Turner’s neighborhood is a lot like the stuff that makes up his art. It’s an area that was cast off long ago by the city’s power elite, a neighborhood of abandoned homes and homes that look like they ought to be, but are not.

Last year, Project Row Houses--which provides art education, after-school programs and low-income housing--was offered a collection of tax-delinquent homes across the street from the Flower Man.

The group jumped at the deal, paid the taxes and took possession of the homes, largely because of Turner’s presence. The houses are being renovated; one is already an art studio for high school students mentored by Turner.

“His vision is that everything has some beauty, just like everyone has some value,” said executive director Andrew Malveaux. “Cleveland had already started the process of affecting change in that neighborhood. We’re just piggybacking off of him.

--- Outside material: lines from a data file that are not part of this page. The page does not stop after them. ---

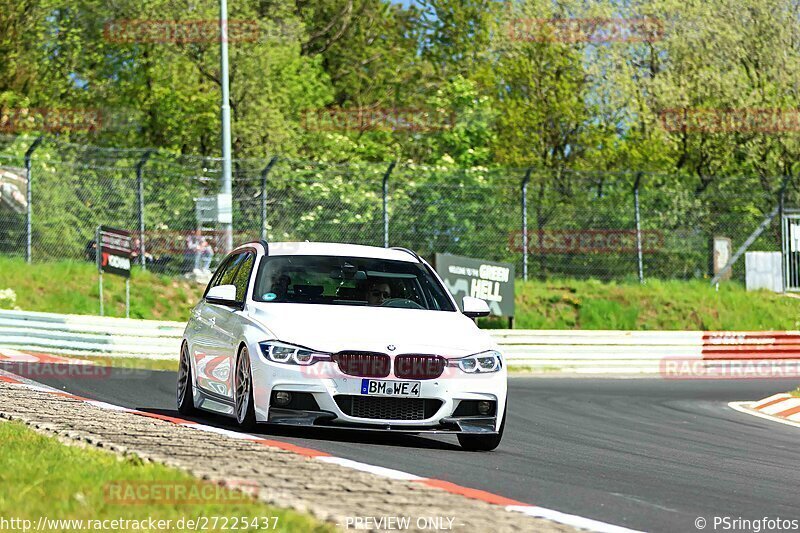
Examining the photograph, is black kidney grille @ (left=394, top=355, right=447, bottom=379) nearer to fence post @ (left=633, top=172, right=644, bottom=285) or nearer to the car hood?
the car hood

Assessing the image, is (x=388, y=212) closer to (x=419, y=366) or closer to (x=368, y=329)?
(x=368, y=329)

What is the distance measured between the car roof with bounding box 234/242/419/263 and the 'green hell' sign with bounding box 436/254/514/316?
593 inches

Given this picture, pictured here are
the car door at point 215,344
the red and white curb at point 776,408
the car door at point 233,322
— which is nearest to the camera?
the car door at point 233,322

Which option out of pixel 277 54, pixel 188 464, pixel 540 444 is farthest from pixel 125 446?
pixel 277 54

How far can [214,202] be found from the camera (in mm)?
27578

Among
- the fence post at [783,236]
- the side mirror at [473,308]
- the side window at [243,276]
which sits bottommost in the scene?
the side mirror at [473,308]

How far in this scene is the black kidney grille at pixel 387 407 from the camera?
1014 centimetres

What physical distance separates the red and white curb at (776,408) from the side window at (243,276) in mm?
7053

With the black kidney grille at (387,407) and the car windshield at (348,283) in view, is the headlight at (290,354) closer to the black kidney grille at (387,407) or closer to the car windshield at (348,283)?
the black kidney grille at (387,407)

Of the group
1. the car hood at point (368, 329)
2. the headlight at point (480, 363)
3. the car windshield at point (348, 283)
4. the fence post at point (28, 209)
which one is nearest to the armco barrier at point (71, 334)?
the fence post at point (28, 209)

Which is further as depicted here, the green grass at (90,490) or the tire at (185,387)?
the tire at (185,387)

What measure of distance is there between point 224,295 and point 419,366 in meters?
1.80

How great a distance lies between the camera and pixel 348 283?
11.5 m

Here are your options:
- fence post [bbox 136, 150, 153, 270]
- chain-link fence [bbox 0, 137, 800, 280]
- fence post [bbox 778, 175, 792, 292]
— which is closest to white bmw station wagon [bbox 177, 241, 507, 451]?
chain-link fence [bbox 0, 137, 800, 280]
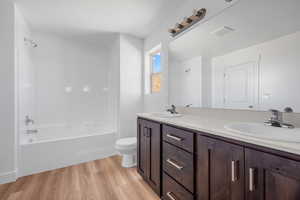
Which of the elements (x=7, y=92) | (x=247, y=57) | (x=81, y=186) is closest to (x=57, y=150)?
(x=81, y=186)

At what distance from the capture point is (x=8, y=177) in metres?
1.80

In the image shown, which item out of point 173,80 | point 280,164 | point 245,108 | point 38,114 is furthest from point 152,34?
point 38,114

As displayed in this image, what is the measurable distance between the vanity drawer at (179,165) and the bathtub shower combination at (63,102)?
5.36ft

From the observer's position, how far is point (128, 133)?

“Seeing the house is one thing. But after talking to Cleveland, you get a different perspective,” Malveaux said. “You know that it’s not a gimmick. He really believes in what he is doing. There’s a lesson for all of us in that.”

Turner is full of lessons, the kind that can only be learned the hard way.

“What everyone wants to know is ‘Where did this all come from?’ ” the Flower Man said about his work of art. “It’s hard to explain. It’s plain as day to me. This vision I had, I call it God’s work. It’s just something that come to me as a gift.”